Why is Dropbox shutting down Mailbox? Why did it fail?

Why is Dropbox shutting down Mailbox? Why did it fail?

If the guy who sold you briefcases and folios, also wanted to become your courier service and then decided to also make photo frames and postcards, would you end up spending more of your money with that guy ? That was the case with Dropbox's portfolio utility for Mailbox and Carousel. 

Why did Mailbox fail and why is Dropbox likely to face stronger headwinds ? 

Files and documents are mechanisms designed to work with the world of paper record keeping. Much of the value in modern day professional and personal life comes from flow and analysis of information, quite often in real time. Much as in music where people are moving from buying and storing files to streaming on-demand, in enterprise and personal space people are moving to ubiquitous data. Ubiquitous data gets embedded within applications and flows dynamically across applications. With the cost/gigabyte of storage approaching zero, file sharing is fast becoming a feature that operates invisibly with no customer making 'Learn-Try-Buy' choices based on that criteria. I was an early user of both Dropbox and Mailbox . As seen from growth of tools like Slack, the rise of ubiquitous computing and ubiquitous data will increase valuation and market opportunity for applications that operating in the data flow and analysis space. These applications will focus less on the document formats , the formats that dropbox, box, mailbox, carousel and such other apps deeply rely on. 

Great entry in the arena..now to chase the ball!

Dropbox, Box and such other  tools entered the information market at its most easy port of easy entry -  record-keeping and file sharing. But they had to evolve into an information sharing and workflow platform. There is a fundamental flaw in thinking that a consumer's desire to store files on your platform will automatically lead to them gravitating towards using products based on storage.Storage decisions rarely drive economic decisions on anything that is not a perishable.  

The personal data storage market is massive and will spawn tens or maybe even hundreds of customer segments based on the configuration of different types of data, uses and flow in the lives of each customer segment. For example, an avid prosumer of design and aesthetic data (photos, brochures, catalogs) has a unique set of data and file storage needs in terms of flow ( shot on smartphone, edited on tablet, posted on Instagram and 500px, archived for use in the annual christmas card etc). But none of the customer segments will evolve from being on a particular file-sharing platform. In the enterprise software space, Geoffrey Moore's model of systems of record and systems of engagement is a centerpiece of many product strategy conversations. Those archetypes are also valid in the consumer space. A typical user is not looking to pay for a system of record if they can buy a system of engagement that comes bundled with the system of record. If I can buy a platform of software that helps me do all of my tasks and not deal with managing file formats and storage structures, I will prefer that platform. The earliest version of such a platform was the Windows and Mac Operating systems for the desktop world. Windows and Mac made the cost of hard-disk drive storage and associated decisions seem less important in the scheme of decisions for a typical computer user and forced a bit of standardization and thus ushered high volume PC usage.  Anyone who bet on file storage and sharing software in the 1990s had to learn to get embedded into a larger enterprise or PC software platform. Dropbox and Box have to prepare for that same scenario.

-- RECORD EXCERPTS --
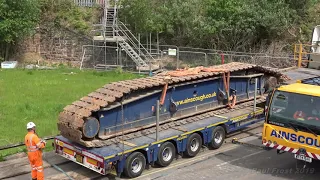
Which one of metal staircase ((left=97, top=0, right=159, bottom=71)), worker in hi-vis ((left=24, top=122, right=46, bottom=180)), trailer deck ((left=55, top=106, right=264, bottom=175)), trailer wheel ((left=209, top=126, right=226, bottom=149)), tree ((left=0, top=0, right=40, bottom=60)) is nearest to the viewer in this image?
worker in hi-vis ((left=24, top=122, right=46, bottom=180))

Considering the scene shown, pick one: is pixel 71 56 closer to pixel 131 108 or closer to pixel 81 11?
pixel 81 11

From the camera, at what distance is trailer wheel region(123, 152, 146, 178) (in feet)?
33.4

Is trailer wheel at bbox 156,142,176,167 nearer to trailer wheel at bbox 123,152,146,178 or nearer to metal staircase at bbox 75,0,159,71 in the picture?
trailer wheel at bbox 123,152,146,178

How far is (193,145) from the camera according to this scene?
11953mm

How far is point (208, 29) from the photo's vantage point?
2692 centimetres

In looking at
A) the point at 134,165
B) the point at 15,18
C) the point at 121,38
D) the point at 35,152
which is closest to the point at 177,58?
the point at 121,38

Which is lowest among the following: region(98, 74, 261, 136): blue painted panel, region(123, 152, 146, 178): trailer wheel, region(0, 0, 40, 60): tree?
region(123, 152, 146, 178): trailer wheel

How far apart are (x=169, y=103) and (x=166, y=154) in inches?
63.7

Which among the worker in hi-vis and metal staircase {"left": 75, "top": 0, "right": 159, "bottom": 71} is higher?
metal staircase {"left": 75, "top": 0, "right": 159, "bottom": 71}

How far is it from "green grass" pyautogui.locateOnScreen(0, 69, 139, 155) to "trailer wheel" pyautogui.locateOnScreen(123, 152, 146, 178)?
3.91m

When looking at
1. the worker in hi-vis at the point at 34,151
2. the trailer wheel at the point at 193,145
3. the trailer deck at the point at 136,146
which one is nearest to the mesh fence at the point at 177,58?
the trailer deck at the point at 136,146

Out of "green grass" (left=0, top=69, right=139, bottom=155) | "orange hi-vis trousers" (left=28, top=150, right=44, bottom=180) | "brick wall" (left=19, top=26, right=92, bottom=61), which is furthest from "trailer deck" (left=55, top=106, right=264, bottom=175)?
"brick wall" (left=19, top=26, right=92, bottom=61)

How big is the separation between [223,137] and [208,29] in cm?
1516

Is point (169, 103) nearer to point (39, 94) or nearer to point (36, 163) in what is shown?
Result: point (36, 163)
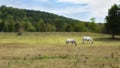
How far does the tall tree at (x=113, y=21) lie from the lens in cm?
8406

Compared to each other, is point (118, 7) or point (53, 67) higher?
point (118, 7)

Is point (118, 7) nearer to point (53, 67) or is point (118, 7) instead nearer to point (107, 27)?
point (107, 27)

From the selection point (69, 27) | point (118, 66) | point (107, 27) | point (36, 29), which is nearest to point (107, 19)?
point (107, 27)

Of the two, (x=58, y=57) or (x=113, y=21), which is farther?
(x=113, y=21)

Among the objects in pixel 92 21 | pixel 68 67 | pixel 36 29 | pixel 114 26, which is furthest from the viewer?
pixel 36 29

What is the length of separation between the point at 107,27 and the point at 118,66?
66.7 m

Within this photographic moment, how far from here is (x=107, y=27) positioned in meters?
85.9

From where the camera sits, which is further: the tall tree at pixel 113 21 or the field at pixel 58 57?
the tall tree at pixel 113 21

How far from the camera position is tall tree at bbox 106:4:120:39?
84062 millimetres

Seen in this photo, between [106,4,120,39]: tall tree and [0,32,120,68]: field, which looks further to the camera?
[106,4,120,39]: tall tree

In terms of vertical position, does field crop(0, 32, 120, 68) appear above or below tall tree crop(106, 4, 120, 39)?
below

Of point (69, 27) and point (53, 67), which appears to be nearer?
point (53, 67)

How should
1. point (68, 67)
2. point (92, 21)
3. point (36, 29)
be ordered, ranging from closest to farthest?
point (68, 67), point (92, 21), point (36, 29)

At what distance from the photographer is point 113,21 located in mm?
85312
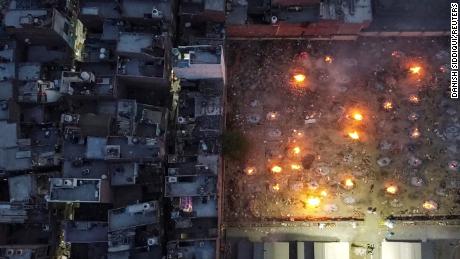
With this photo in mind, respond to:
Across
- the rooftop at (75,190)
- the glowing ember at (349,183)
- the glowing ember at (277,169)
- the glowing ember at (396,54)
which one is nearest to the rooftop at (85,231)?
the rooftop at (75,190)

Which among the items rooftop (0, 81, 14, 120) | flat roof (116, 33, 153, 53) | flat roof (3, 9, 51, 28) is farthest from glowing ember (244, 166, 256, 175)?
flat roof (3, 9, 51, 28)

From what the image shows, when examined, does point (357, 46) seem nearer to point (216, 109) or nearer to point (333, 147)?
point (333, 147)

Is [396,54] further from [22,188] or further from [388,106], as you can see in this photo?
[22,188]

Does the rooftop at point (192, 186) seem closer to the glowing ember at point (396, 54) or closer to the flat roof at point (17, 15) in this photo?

-- PARTS OF THE EXERCISE --
1) Write out everything in the Dropbox essay from "If the guy who" down to "Mailbox and Carousel.".
2) Pick out each line of the records that contains the word "closer".
The Dropbox essay and the records have no connection to each other.

-- TASK-BY-TASK RESULTS --
1)
If the guy who sold you briefcases and folios, also wanted to become your courier service and then decided to also make photo frames and postcards, would you end up spending more of your money with that guy ? That was the case with Dropbox's portfolio utility for Mailbox and Carousel.

2)
Considering the scene shown, pick one: is pixel 71 56 closer to pixel 131 108 or closer to pixel 81 11?
Does the rooftop at point (192, 186) seem closer to the glowing ember at point (396, 54) or closer to the flat roof at point (17, 15) in this photo?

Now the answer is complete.